# [PROBLEMS TO WORK ON]
A: In the DART article, on what date did Slagel send his letter?
B: List every city that the DART article says had mayors who wrote to Gov. Greg Abbott.
C: Update the DART article from "This letter came" up to and including "come to a boil.", replacing "joint meeting" with "special meeting".

start DOCUMENT EXTRACT

When Dallas Area Rapid Transit (DART) Chair Gary Slagel sent a letter to suburban mayors urging them to drop reform efforts in exchange for funding, he quietly copied Michael Morris — the longtime regional planner once dubbed a “King of Sprawl” by D Magazine, and now increasingly seen as the King of Gridlock.

Morris is an unelected staff member of the North Central Texas Council of Governments (NCTCOG) and its Regional Transportation Council (RTC), with outsize influence over North Texas transportation. Over the years, he’s earned nicknames like “King of the Roads” and “King of DFW Politics” — a reflection of the quiet power he’s wielded behind the scenes for decades.

Slagel’s July 17 letter obtained exclusively by The Dallas Express, tied access to tens of millions in DART funding to political compliance — demanding suburban city councils formally request the funds and commit to ending any further legislative efforts against the agency. At the bottom of the letter, he copied Morris.

“Michael had no knowledge of the letter, nor did he see it beforehand,” said Malcolm Mayhew, NCTCOG communications specialist, in a statement to The Dallas Express. “Michael remains focused on trying to solve the issue at home rather than with the Texas Legislature.”

This letter came after the mayors of Plano, Irving, Carrollton, Highland Park, and Farmers Branch wrote Gov. Greg Abbott, asking him to include DART reform in the special session.

While Dallas controls the majority of seats on the DART board, the city and agency still sometimes struggle to work together. This is where Morris comes in.

Growing Tensions

When DART and Dallas City Council members held a joint meeting in February 2023, Rodney Schlosser – then a Dallas member of the agency’s board – foreshadowed the issues that have recently come to a boil.

“The suburbs are now funding more of DART than the city of Dallas,” Schlosser said. “The suburban members of the DART board have gone from being frustrated to being extremely unhappy.”

Dallas had historically funded the bulk of DART’s services, but that dynamic was shifting. As The Dallas Express has reported, suburbs like Plano, Carrollton, and Farmers Branch are now paying tens of millions more than they receive in return.

Schlosser said the situation had reached a “precipice.” He called it a case of “taxation without representation” and noted that even Dallas City Council members were becoming “frustrated with the Dallas members of the DART board.”

“We are on a regular basis having to deal with very tense situations on the DART board, which come down to a question of governance and control,” he said.

Councilwoman Cara Mendelsohn also criticized the agency’s lack of accountability, pointing to repeated delays.

end DOCUMENT EXTRACT
start ROWS

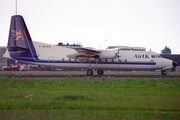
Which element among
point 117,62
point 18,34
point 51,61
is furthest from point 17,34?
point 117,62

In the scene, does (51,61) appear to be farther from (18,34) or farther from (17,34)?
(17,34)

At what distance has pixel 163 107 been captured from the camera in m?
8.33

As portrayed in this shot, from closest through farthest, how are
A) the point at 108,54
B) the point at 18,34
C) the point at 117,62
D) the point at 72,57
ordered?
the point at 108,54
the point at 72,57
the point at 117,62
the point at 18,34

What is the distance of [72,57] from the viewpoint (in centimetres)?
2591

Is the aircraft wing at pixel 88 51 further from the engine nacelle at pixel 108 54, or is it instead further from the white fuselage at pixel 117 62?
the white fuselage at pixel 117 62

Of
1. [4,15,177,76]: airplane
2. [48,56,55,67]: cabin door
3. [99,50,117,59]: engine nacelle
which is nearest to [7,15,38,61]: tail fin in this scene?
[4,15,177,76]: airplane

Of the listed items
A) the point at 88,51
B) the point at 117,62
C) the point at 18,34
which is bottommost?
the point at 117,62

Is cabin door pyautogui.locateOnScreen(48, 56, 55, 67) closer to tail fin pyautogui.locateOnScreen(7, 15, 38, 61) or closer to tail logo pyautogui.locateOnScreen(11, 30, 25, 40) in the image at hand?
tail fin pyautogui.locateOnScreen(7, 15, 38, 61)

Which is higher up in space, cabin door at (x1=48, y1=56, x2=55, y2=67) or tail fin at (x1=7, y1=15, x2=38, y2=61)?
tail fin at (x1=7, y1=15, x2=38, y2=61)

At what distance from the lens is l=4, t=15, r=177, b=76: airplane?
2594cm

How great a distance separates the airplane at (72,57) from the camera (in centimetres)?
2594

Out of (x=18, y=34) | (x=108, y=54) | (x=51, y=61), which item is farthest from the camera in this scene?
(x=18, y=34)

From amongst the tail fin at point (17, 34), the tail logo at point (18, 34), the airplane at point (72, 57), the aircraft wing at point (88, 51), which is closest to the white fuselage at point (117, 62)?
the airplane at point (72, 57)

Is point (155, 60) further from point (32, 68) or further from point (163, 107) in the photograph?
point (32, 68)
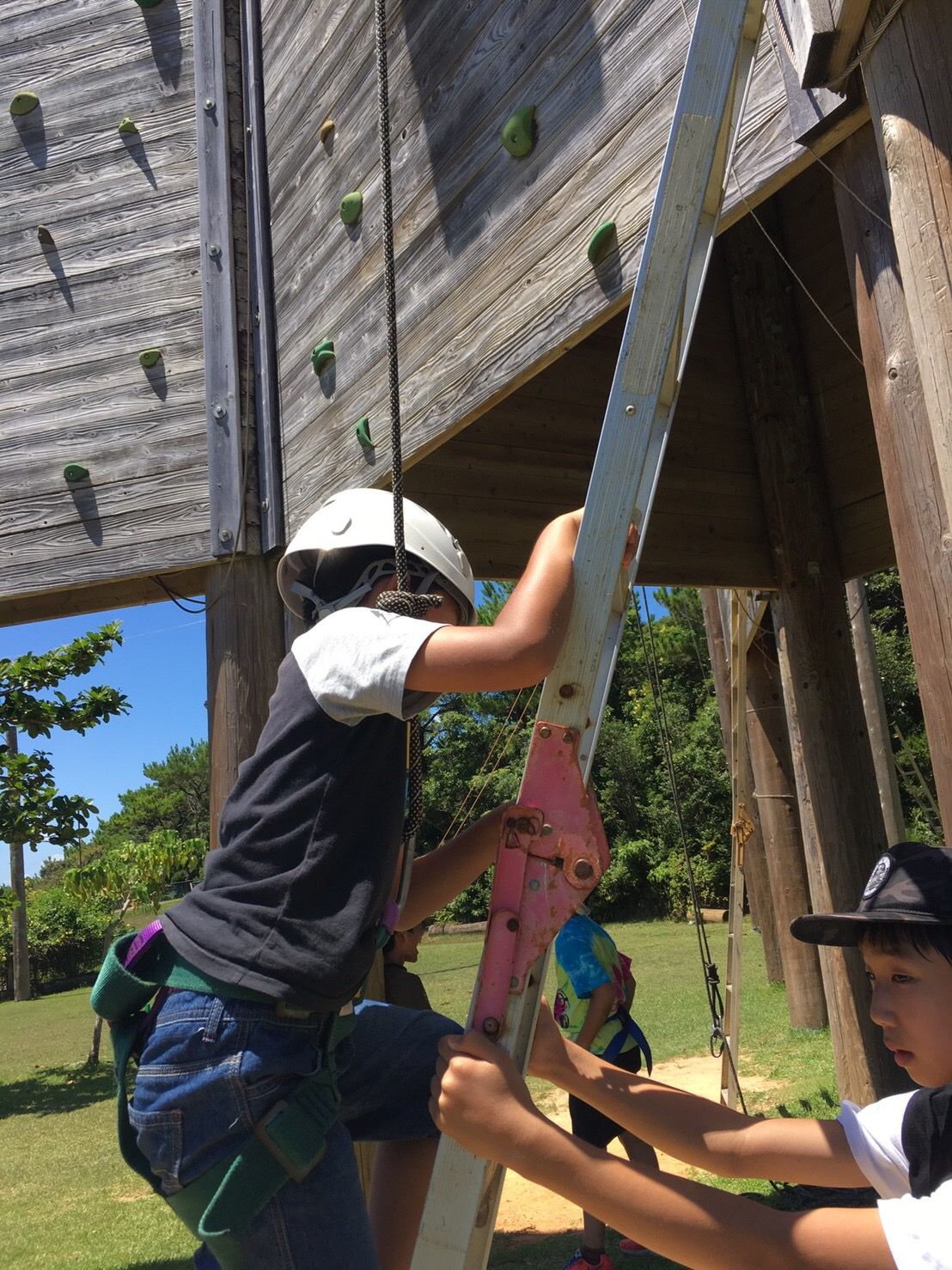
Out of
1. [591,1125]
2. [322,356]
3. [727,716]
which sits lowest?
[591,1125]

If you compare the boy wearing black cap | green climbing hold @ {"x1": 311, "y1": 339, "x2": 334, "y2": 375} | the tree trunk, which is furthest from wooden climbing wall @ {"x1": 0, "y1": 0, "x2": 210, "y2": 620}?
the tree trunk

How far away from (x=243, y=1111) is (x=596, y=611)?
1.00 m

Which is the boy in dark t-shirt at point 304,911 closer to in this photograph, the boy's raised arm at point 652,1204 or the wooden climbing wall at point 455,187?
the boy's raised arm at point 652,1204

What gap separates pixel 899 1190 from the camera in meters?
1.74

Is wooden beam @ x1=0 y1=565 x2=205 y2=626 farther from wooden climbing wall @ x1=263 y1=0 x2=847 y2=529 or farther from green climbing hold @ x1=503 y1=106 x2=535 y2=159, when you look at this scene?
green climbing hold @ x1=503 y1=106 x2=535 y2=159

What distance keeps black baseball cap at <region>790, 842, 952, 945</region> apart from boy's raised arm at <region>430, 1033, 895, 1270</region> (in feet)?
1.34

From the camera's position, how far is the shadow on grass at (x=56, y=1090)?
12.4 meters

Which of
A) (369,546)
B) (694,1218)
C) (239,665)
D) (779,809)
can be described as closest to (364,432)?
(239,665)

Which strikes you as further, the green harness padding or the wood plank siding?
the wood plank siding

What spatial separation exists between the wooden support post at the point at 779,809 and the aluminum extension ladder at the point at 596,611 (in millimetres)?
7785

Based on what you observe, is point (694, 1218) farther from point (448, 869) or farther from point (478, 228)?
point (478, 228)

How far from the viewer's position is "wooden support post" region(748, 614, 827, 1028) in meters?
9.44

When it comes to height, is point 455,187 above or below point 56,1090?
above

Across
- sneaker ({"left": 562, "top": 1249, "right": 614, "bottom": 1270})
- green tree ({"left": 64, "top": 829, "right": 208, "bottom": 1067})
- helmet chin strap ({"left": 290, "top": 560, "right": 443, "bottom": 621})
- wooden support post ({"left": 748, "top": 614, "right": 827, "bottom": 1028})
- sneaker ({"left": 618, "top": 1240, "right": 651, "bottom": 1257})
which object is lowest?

end ROWS

# [TASK ANSWERS]
A: July 17

B: Plano, Irving, Carrollton, Highland Park, Farmers Branch

C:
This letter came after the mayors of Plano, Irving, Carrollton, Highland Park, and Farmers Branch wrote Gov. Greg Abbott, asking him to include DART reform in the special session.

While Dallas controls the majority of seats on the DART board, the city and agency still sometimes struggle to work together. This is where Morris comes in.

Growing Tensions

When DART and Dallas City Council members held a special meeting in February 2023, Rodney Schlosser – then a Dallas member of the agency’s board – foreshadowed the issues that have recently come to a boil.